Work request A:
From the article on avoiding anchors, list each thing the vocal owners said their city had too little of.
Work request B:
Answer these questions using the article on avoiding anchors:
(i) How many steps to become a Destination does the author mention?
(ii) How long ago was the period the vocal owners wanted to rehash stories about?
(iii) To learning what language does the author compare the owners' grasp of your Destination goal?
Work request C:
Write the next part of the article on avoiding anchors, starting after its final sentence.
··· Passage for review ···
Proactive Communities

Moving Forward and Avoiding Anchors

Normally when I get done with one of my Destination workshops, I get owners in the audience wanting to pick my brain on specific steps to make their businesses grow. They want to talk in greater detail about the 14-steps to become a Destination.

But recently in one audience, there was a small, vocal group of owners (clearly in the minority), who wanted to talk about all the things their city hadn’t done to help their businesses grow. They wanted to rehash stories of what it was like ten years ago and the mistakes the city had made. How the city didn’t have enough parking spaces, enough of a marketing budget, enough people to keep the sidewalks clean, and enough people thinking about small businesses. According to these owners, there wasn’t enough of anything.

I politely answered each question thrown at me and told this vocal minority that today, you have to be a business that is so unique, that consumers will come, regardless of your parking situation. I pointed out that if your business isn’t one-of-a-kind, you can have all the parking in the world and it’s not going to matter. I pointed out that people will avoid what they are bored of seeing, and people will not take a minute out of their day to revisit an average business. I emphasized that I was talking about Right Now, right here, today, not back then, ten years or even ten days ago.  I told these owners that we were moving forward, focusing on what they could change today, not revisiting the actions of prior groups.  I emphasized that I was giving them the opportunity to pick my brain and learn how to reinvent their businesses into Consumer Destinations, right now.

But these owners kept it up. They kept asking the same questions, and it suddenly dawned on me that most of the people in the room wanted to move on and change their community and their businesses.  Obviously, the city that had brought me in to speak wanted to move ahead. They were the ones who were forward-thinking enough to put me in front of this group.

Here’s my point in telling you this:  There are businesses located near you who will do anything they can to keep your business at the same level as their business. These owners do not want to move forward because it is easier to rehash the past, and complain about it, than it is to move ahead and face change. The future is a scary place for them. It is simpler to look backward and analyze what went wrong.

It’s important for you to understand that these owners are more content to scream about the changes that are happening, than to gear up their thinking and competitiveness and relearn what needs to be learned in order to make their businesses viable again. They scream because they are in a state of paralysis, not knowing how to change the business they have created, nor willing to fold it up and admit that they can’t compete anymore.

Most importantly, these owners are trying to pull your business down, not because they knowingly want to hurt your business, but because they sincerely believe their way is the only way. They don’t understand what you are trying to do with your business, and explaining your goal of creating your business into a Destination will be as foreign to them as learning Swahili (which I’ve heard is tough to learn). As they try to help you, they are working to keep you from pulling away from them, just like an anchor. Despite your best efforts and optimism, it’s more likely their negativity will suck the energy and enthusiasm out of you.

It is my advice that if you want to move ahead at rapid speed with your business, these types of people need to be avoided. Instead, you should seek out others who hold a similar belief in what you want to accomplish.  Find someone who is more skilled than you are, and learn from them. Understand that once you are successful, these negative neighbors of yours will not celebrate your success.  Instead, you will become a business that they will envy, and that’s a whole different kind of negativity. These owners see you in a smaller role than you imagine for yourself.  Insist on being as large as you want to dream.
··· Listed entries ···
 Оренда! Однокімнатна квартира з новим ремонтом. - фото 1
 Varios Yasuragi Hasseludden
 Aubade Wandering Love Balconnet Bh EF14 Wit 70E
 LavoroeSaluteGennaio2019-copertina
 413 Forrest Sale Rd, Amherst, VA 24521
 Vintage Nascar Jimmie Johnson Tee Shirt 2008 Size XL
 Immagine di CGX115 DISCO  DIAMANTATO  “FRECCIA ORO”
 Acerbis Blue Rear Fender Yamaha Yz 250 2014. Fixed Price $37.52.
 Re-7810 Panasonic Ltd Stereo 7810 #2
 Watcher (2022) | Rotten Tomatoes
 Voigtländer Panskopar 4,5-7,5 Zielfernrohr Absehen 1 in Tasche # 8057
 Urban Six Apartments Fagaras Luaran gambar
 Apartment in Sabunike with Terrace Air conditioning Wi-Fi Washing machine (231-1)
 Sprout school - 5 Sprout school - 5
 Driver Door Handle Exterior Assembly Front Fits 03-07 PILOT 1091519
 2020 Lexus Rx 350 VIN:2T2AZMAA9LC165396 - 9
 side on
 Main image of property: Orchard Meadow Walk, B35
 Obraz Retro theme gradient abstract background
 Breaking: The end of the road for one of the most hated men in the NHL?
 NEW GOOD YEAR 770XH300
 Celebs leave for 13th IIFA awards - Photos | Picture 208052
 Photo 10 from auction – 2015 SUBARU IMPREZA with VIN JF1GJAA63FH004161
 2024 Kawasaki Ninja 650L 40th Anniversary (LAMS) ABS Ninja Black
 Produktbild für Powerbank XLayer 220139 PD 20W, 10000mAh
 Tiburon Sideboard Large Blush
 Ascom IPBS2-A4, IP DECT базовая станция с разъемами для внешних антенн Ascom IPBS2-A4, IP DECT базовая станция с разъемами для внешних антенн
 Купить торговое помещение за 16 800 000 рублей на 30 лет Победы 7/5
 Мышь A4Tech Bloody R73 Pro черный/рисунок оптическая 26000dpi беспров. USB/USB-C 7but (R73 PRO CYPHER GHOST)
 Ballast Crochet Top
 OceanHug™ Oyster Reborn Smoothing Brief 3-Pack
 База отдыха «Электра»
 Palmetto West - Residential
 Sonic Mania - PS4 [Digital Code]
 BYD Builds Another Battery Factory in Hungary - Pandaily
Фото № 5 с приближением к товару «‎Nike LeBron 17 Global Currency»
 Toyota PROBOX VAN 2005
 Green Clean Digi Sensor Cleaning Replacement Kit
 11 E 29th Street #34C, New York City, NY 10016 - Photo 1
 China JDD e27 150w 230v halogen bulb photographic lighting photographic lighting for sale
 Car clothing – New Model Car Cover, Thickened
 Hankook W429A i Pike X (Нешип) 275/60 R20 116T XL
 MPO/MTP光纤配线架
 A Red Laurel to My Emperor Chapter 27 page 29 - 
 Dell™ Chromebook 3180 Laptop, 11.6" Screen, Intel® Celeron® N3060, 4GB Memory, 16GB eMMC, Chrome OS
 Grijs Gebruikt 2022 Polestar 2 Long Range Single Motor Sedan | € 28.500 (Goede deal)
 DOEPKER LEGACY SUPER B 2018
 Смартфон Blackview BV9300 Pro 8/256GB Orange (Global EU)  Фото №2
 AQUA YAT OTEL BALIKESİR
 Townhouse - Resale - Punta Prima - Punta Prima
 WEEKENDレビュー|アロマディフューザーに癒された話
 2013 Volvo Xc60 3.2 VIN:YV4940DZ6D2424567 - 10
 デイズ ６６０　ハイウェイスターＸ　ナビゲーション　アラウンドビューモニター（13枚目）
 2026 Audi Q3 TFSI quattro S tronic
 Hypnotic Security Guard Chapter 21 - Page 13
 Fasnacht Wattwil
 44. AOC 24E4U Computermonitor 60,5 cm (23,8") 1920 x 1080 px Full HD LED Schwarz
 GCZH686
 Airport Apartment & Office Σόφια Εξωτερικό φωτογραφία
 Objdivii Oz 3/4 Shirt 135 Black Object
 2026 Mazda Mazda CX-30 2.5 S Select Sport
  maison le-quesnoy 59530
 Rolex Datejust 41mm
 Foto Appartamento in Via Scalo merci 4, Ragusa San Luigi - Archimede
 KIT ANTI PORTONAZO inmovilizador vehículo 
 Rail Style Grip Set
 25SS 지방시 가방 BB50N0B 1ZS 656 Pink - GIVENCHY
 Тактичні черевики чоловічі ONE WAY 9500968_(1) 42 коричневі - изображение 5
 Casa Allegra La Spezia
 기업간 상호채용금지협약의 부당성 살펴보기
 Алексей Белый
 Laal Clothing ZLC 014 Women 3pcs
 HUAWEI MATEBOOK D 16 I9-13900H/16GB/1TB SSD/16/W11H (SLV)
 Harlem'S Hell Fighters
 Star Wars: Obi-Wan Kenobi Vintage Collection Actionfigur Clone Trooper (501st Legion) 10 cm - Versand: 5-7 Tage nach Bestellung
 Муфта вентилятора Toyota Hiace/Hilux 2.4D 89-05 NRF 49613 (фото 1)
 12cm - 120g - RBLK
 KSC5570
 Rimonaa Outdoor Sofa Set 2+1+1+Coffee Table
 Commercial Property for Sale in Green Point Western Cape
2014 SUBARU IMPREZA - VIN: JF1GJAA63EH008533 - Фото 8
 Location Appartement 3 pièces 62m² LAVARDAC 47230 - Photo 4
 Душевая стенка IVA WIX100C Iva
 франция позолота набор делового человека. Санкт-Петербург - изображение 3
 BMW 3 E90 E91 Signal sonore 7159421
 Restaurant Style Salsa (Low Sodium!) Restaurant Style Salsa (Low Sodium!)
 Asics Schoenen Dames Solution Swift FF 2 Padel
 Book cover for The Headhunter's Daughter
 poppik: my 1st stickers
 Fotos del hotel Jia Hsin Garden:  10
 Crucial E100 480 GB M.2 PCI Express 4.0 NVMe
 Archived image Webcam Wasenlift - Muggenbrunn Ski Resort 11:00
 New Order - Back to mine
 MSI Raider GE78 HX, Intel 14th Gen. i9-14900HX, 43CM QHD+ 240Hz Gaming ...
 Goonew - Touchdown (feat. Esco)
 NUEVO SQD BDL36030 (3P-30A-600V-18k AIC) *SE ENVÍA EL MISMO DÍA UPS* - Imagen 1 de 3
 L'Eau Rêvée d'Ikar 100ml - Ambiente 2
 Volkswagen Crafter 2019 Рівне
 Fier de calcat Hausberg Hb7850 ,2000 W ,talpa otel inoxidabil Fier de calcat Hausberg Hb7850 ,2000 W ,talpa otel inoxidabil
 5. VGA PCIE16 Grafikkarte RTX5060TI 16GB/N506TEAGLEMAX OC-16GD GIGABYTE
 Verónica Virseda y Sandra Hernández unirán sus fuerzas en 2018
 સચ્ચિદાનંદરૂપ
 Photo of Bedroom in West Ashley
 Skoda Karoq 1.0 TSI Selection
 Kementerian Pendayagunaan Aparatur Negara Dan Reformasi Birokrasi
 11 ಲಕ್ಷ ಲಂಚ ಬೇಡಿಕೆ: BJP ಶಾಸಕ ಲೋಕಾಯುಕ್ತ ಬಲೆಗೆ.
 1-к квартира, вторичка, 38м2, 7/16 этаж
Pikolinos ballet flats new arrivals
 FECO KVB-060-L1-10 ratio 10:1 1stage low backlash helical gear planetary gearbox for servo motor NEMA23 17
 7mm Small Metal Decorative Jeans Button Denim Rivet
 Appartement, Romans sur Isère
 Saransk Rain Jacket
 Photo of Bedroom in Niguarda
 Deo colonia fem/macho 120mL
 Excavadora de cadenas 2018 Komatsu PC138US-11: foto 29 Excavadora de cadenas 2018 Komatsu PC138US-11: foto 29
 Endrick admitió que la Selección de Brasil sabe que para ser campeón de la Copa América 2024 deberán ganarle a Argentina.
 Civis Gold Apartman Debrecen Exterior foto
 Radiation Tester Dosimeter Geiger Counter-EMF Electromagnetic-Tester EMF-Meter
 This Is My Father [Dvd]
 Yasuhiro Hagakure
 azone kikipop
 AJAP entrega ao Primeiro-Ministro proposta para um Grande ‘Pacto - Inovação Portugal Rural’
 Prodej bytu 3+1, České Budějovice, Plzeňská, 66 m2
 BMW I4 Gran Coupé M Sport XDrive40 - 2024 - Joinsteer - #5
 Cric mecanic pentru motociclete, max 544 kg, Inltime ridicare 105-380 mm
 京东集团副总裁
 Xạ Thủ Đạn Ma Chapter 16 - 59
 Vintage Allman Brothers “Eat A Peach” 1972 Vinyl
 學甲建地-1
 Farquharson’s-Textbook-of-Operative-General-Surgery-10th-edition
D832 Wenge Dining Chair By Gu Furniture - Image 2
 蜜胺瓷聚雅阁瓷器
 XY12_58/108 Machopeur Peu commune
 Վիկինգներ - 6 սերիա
···
Written response A:
- Parking spaces
- Marketing budget
- People to keep the sidewalks clean
- People thinking about small businesses

Written response B:
(i) 14
(ii) Ten years ago
(iii) Swahili

Written response C:
You might wonder what happened with these owners during this discussion.  I agreed to disagree with them and I told them that we weren’t going to rehash the past. And with that, I focused my attention on of those who wanted to improve.

And that’s how it has to be done in your community:  When the train is pulling out of the station with most everyone on board, you never hit the brakes because a few didn’t hear the whistle.

It’s a New Year: Quit Running

I’ve spoken and consulted in more downtowns in the United States (over 500), than any other business consultant , but one of my most memorable workshops happened in downtown Stamford Connecticut in April, 2003. That morning, before I addressed an audience of business owners, I decided to insert an image of a hamster running in its wheel. That image seemed to me to be similar to what I had seen owners doing, working extremely hard, endlessly repeating the same tasks, even though those tasks never helped them achieve the progress they wanted in their businesses.

When I flashed the image on the screen, an owner of a baby specialty store (where Katie Couric shopped, I remember him telling me), rose out of his seat and shouted:  “That’s me!”

The audience roared. That little hamster resonated with owners.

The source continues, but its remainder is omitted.